THE REQUEST →
Can you pull out, word for word, every line from the start of the rows through the line containing "1. rocky outcrop, located", including that line, and leave the pictures out?

-- GIVEN INFORMATION start --

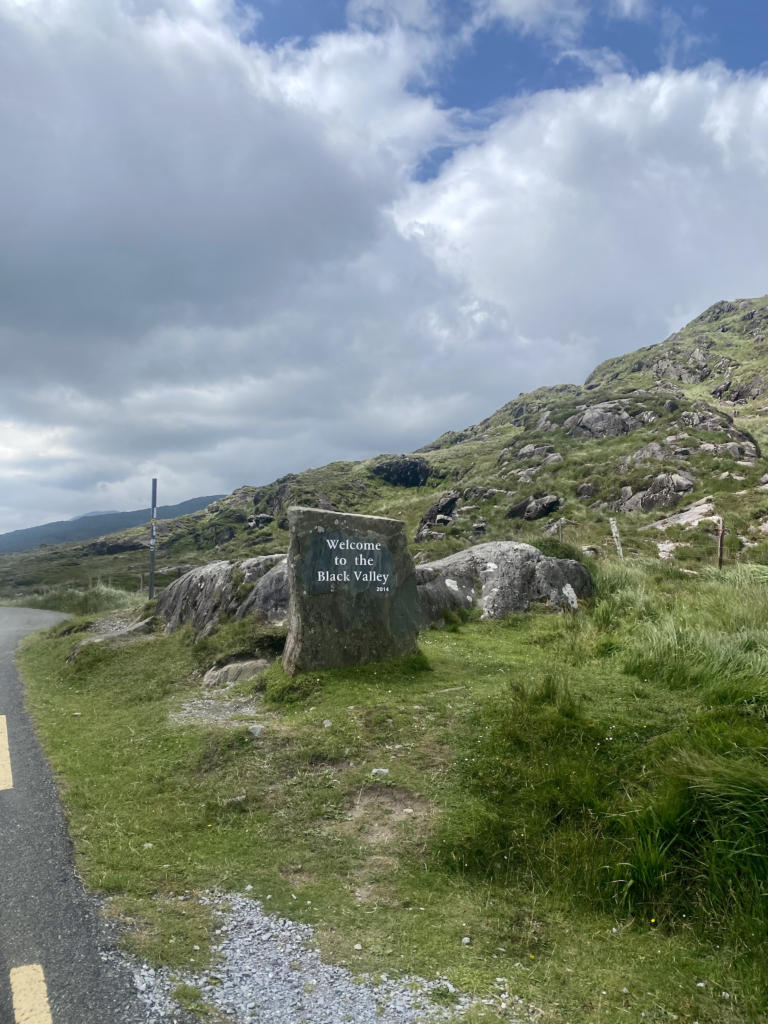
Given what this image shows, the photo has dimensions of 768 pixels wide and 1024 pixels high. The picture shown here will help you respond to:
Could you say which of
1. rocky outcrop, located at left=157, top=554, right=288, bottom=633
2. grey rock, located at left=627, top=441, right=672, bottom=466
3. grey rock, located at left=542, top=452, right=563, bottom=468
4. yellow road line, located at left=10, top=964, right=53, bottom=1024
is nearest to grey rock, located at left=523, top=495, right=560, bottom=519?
grey rock, located at left=627, top=441, right=672, bottom=466

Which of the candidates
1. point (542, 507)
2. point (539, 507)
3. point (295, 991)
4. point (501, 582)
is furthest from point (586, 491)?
point (295, 991)

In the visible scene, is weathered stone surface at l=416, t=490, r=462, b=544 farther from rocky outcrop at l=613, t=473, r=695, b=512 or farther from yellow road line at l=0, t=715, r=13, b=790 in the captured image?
yellow road line at l=0, t=715, r=13, b=790

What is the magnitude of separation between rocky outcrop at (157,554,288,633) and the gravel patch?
9615mm

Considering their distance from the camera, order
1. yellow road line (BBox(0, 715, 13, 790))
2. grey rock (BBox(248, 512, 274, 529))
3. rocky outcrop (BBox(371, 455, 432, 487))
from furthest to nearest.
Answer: rocky outcrop (BBox(371, 455, 432, 487)) < grey rock (BBox(248, 512, 274, 529)) < yellow road line (BBox(0, 715, 13, 790))

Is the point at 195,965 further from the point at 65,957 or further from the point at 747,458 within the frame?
the point at 747,458

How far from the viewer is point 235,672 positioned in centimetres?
1137

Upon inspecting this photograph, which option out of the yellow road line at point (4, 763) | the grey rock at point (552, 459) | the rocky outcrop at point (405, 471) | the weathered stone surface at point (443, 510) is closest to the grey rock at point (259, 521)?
the rocky outcrop at point (405, 471)

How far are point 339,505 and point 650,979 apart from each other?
9107 centimetres

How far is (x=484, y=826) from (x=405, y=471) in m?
116

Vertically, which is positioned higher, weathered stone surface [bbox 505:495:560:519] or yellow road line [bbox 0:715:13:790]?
weathered stone surface [bbox 505:495:560:519]

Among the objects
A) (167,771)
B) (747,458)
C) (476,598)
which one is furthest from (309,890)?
(747,458)

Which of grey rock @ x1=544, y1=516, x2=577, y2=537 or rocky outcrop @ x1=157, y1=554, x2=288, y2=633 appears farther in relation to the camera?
grey rock @ x1=544, y1=516, x2=577, y2=537

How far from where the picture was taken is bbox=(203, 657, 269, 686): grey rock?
11.2m

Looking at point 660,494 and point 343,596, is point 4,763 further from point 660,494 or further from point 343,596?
point 660,494
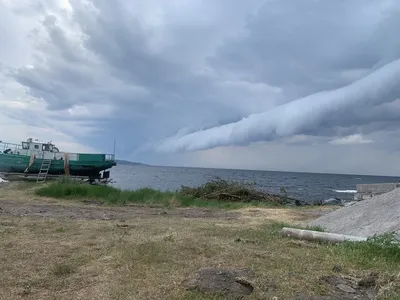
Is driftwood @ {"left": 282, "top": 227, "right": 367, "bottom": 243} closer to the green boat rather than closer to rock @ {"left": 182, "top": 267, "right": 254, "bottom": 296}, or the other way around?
rock @ {"left": 182, "top": 267, "right": 254, "bottom": 296}

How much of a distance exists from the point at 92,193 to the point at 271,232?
11.1 metres

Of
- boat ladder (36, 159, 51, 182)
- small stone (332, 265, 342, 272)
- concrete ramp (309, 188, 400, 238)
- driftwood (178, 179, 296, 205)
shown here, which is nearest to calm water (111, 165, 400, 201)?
driftwood (178, 179, 296, 205)

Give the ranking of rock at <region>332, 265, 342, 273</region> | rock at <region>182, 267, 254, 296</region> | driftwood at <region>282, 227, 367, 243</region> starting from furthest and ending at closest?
1. driftwood at <region>282, 227, 367, 243</region>
2. rock at <region>332, 265, 342, 273</region>
3. rock at <region>182, 267, 254, 296</region>

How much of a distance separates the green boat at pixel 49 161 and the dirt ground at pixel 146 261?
79.5 ft

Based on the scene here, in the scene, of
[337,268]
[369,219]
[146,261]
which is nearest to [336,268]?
[337,268]

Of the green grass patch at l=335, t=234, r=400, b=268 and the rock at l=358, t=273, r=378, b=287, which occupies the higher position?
the green grass patch at l=335, t=234, r=400, b=268

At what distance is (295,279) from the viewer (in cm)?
495

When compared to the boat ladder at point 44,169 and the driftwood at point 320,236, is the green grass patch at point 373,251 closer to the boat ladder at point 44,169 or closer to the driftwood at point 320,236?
the driftwood at point 320,236

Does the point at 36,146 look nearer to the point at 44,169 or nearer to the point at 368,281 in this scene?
the point at 44,169

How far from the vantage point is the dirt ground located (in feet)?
14.8

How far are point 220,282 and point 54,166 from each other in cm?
2981

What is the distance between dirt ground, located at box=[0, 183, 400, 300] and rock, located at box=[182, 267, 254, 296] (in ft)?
0.37

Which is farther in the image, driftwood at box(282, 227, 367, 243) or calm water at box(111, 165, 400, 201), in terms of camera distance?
calm water at box(111, 165, 400, 201)

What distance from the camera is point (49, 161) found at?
31.6 meters
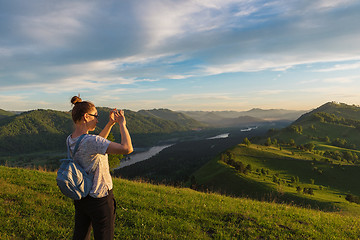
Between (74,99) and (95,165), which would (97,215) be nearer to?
(95,165)

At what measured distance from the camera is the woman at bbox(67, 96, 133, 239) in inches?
147

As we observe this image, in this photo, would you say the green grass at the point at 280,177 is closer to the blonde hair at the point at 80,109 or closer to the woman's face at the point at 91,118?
the woman's face at the point at 91,118

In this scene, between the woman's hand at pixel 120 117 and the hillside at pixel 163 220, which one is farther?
the hillside at pixel 163 220

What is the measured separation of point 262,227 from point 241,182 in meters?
83.6

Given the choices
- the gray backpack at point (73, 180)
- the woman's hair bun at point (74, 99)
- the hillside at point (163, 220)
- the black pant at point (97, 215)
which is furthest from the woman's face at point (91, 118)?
the hillside at point (163, 220)

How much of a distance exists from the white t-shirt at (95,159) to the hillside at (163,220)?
13.3ft

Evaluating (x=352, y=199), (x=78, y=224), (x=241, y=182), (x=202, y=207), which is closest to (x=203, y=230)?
(x=202, y=207)

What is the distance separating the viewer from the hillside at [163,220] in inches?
284

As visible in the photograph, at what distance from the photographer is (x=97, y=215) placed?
388 centimetres

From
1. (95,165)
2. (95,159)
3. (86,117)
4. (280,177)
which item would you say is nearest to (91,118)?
(86,117)

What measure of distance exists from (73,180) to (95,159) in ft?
1.68

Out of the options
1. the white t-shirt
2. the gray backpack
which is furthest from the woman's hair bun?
the gray backpack

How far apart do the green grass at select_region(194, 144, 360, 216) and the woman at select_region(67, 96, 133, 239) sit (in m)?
73.2

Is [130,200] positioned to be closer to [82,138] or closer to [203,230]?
[203,230]
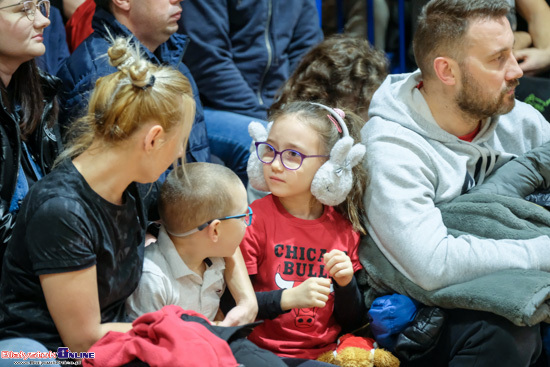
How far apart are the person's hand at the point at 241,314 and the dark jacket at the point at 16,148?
0.64 meters

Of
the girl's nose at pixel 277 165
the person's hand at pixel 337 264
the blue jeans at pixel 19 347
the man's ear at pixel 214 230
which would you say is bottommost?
the person's hand at pixel 337 264

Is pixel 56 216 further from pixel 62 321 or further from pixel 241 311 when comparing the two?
pixel 241 311

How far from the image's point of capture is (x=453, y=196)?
7.60 ft

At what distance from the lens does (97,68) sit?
2490mm

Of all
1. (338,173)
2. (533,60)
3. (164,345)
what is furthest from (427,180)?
(533,60)

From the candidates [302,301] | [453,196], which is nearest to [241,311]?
[302,301]

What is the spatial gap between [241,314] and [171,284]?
212 mm

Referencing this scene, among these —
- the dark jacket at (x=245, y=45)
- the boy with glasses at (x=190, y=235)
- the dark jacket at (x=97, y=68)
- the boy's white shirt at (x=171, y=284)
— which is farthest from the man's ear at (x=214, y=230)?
the dark jacket at (x=245, y=45)

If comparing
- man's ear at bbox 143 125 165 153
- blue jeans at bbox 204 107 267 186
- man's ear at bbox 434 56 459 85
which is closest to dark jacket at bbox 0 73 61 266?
man's ear at bbox 143 125 165 153

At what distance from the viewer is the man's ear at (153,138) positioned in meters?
1.75

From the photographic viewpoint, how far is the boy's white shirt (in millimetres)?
1938

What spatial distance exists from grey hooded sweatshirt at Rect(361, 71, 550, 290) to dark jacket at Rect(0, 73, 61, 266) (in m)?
1.01

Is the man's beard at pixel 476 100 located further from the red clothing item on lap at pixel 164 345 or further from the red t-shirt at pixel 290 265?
the red clothing item on lap at pixel 164 345

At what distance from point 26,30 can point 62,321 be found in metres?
0.91
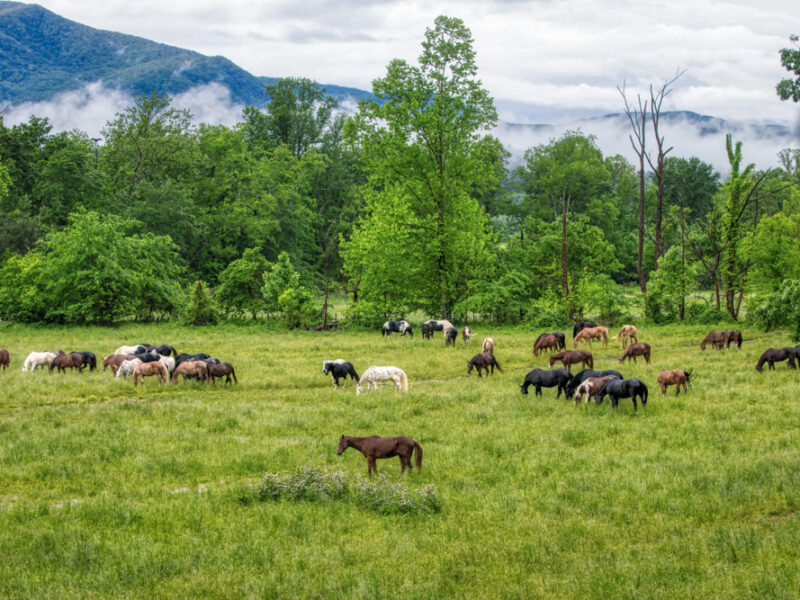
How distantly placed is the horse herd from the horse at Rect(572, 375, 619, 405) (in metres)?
11.2

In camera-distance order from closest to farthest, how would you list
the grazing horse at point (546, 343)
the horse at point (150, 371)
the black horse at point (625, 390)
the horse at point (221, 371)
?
the black horse at point (625, 390), the horse at point (150, 371), the horse at point (221, 371), the grazing horse at point (546, 343)

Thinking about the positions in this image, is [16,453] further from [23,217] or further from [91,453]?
[23,217]

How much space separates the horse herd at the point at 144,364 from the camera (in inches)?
887

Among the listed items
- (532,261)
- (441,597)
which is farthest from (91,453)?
(532,261)

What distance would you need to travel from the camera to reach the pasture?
8102mm

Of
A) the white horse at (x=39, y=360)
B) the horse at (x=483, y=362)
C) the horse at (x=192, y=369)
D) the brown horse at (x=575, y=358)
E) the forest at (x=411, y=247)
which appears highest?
the forest at (x=411, y=247)

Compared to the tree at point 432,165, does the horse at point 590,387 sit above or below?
below

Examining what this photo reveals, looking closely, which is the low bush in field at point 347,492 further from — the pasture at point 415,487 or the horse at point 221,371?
the horse at point 221,371

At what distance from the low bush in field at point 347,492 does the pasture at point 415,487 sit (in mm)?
212

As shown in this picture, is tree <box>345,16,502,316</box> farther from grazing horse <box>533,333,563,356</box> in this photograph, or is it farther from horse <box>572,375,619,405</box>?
horse <box>572,375,619,405</box>

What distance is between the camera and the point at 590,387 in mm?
18422

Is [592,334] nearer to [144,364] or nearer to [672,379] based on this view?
[672,379]

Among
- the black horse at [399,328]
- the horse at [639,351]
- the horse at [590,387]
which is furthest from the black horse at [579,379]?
the black horse at [399,328]

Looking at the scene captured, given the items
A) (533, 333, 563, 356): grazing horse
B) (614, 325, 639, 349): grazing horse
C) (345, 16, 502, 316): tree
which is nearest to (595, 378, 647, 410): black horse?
(533, 333, 563, 356): grazing horse
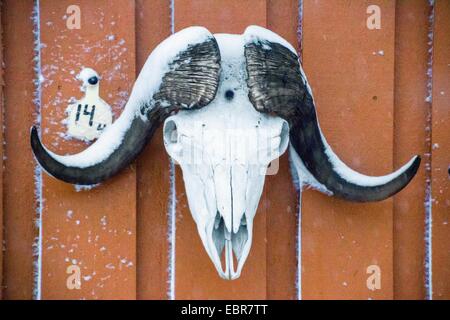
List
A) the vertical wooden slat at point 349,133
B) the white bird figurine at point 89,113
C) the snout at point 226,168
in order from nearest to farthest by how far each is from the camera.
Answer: the snout at point 226,168
the white bird figurine at point 89,113
the vertical wooden slat at point 349,133

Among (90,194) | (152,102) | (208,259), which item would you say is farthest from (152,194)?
(152,102)

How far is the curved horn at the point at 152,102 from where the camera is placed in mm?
1786

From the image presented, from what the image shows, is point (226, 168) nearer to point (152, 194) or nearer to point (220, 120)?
point (220, 120)

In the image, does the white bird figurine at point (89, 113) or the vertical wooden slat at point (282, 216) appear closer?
the white bird figurine at point (89, 113)

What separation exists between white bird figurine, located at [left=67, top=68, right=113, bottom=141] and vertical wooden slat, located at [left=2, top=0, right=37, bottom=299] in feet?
0.78

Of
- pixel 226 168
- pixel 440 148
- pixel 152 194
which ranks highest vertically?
pixel 440 148

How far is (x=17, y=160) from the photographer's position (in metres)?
2.25

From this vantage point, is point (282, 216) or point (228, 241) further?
point (282, 216)

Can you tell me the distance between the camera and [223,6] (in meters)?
2.29

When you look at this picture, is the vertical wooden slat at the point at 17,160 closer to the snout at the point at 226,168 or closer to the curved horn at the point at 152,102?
the curved horn at the point at 152,102

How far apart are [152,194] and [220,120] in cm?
70

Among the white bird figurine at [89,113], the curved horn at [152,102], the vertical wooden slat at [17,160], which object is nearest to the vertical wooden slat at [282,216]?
the curved horn at [152,102]

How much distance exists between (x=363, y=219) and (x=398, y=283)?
42 centimetres

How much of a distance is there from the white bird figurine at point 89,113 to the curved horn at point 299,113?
0.82 metres
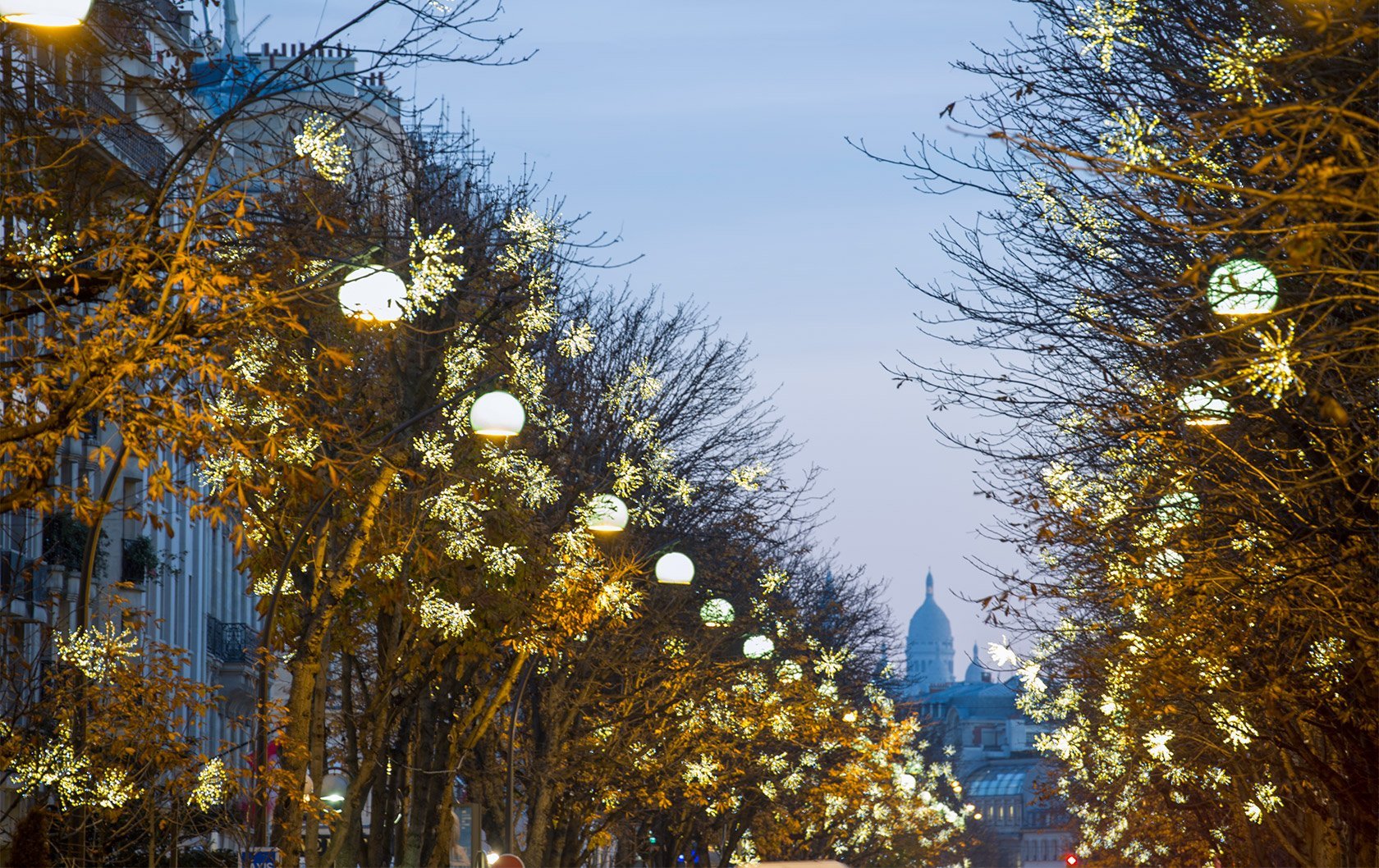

-- GIVEN INFORMATION end --

THE COMPLETED TASK →
Given what this image shows, the photo has dimensions of 768 pixels wide and 1024 pixels high. The picture shown here will help you respond to:
Could you say which of
1. rocky outcrop, located at left=157, top=554, right=288, bottom=633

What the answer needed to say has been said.